SOURCE MATERIAL:

-- START --

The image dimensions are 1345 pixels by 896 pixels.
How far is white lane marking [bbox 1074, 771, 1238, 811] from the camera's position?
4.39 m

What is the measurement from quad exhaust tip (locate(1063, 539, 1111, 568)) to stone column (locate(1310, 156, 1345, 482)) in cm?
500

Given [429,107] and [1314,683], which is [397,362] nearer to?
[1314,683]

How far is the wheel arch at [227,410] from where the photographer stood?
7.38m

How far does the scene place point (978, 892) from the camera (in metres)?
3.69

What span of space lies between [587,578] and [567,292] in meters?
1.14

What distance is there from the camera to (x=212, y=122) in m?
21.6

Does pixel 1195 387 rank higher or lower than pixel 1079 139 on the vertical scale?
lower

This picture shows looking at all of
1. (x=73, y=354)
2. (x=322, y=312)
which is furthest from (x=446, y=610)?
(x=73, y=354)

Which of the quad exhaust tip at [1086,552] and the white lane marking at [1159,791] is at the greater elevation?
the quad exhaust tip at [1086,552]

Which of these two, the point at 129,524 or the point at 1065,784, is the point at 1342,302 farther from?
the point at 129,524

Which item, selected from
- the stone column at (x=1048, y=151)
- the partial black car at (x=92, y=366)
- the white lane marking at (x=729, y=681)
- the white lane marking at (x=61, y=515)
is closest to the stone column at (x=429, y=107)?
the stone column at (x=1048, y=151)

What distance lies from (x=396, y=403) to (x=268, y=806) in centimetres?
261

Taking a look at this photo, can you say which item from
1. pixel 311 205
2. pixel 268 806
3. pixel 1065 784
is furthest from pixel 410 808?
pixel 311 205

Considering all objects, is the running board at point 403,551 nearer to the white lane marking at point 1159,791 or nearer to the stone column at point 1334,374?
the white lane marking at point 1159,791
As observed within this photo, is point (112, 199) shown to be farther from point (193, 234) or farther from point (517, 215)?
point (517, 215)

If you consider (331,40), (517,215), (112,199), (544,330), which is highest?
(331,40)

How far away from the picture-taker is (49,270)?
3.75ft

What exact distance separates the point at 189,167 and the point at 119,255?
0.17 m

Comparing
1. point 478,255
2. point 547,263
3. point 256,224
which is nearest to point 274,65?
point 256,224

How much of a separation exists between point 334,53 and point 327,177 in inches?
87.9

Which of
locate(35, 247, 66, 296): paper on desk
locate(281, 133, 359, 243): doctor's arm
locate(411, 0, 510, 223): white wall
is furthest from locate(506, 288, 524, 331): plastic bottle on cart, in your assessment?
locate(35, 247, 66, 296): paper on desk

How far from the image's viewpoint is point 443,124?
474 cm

-- END --

PROMPT:
Copy out each line above, character for character.

THE REPLY:
The image dimensions are 1345 pixels by 896 pixels.
How far is white lane marking [bbox 1074, 771, 1238, 811] from the camera's position?
4.39 m

What is the measurement from quad exhaust tip (locate(1063, 539, 1111, 568)) to stone column (locate(1310, 156, 1345, 482)) in cm?
500

Given [429,107] and [1314,683], which is [397,362] nearer to?
[1314,683]

How far is the wheel arch at [227,410] from where the photographer stood?
7.38m

How far does the scene place point (978, 892) from the camera (in metres)?
3.69

What span of space lies between [587,578] and [567,292] in meters?
1.14

What distance is there from the camera to (x=212, y=122) in m?
21.6

Does pixel 1195 387 rank higher or lower than pixel 1079 139 on the vertical scale?
lower

This picture shows looking at all of
1. (x=73, y=354)
2. (x=322, y=312)
which is furthest from (x=446, y=610)?
(x=73, y=354)

Which of the quad exhaust tip at [1086,552] and the white lane marking at [1159,791] is at the greater elevation?
the quad exhaust tip at [1086,552]

Which of these two, the point at 129,524 or the point at 1065,784, is the point at 1342,302 farther from?
the point at 129,524

Which item, selected from
- the stone column at (x=1048, y=151)
- the partial black car at (x=92, y=366)
- the white lane marking at (x=729, y=681)
- the white lane marking at (x=61, y=515)
is closest to the stone column at (x=429, y=107)?
the stone column at (x=1048, y=151)

What distance lies from (x=396, y=403) to (x=268, y=806) in centimetres?
261

Taking a look at this photo, can you say which item from
1. pixel 311 205
2. pixel 268 806
3. pixel 1065 784
is furthest from pixel 410 808?
pixel 311 205

Considering all objects, is the running board at point 403,551 nearer to the white lane marking at point 1159,791 or nearer to the stone column at point 1334,374?
the white lane marking at point 1159,791
As observed within this photo, is point (112, 199) shown to be farther from point (193, 234) or farther from point (517, 215)?
point (517, 215)

If you consider (331,40), (517,215), (112,199), (544,330), which is highest?
(331,40)

How far away from the picture-taker is (49,270)?
3.75ft

What exact distance separates the point at 189,167 and the point at 119,255?
0.17 m

Comparing
1. point 478,255
2. point 547,263
3. point 256,224
which is nearest to point 274,65?
point 256,224

How much of a separation exists between point 334,53 and point 327,177 in inches?
87.9

Which of
locate(35, 247, 66, 296): paper on desk
locate(281, 133, 359, 243): doctor's arm
locate(411, 0, 510, 223): white wall
is furthest from locate(506, 288, 524, 331): plastic bottle on cart, in your assessment?
locate(35, 247, 66, 296): paper on desk

How far from the image's viewpoint is point 443,124?
474 cm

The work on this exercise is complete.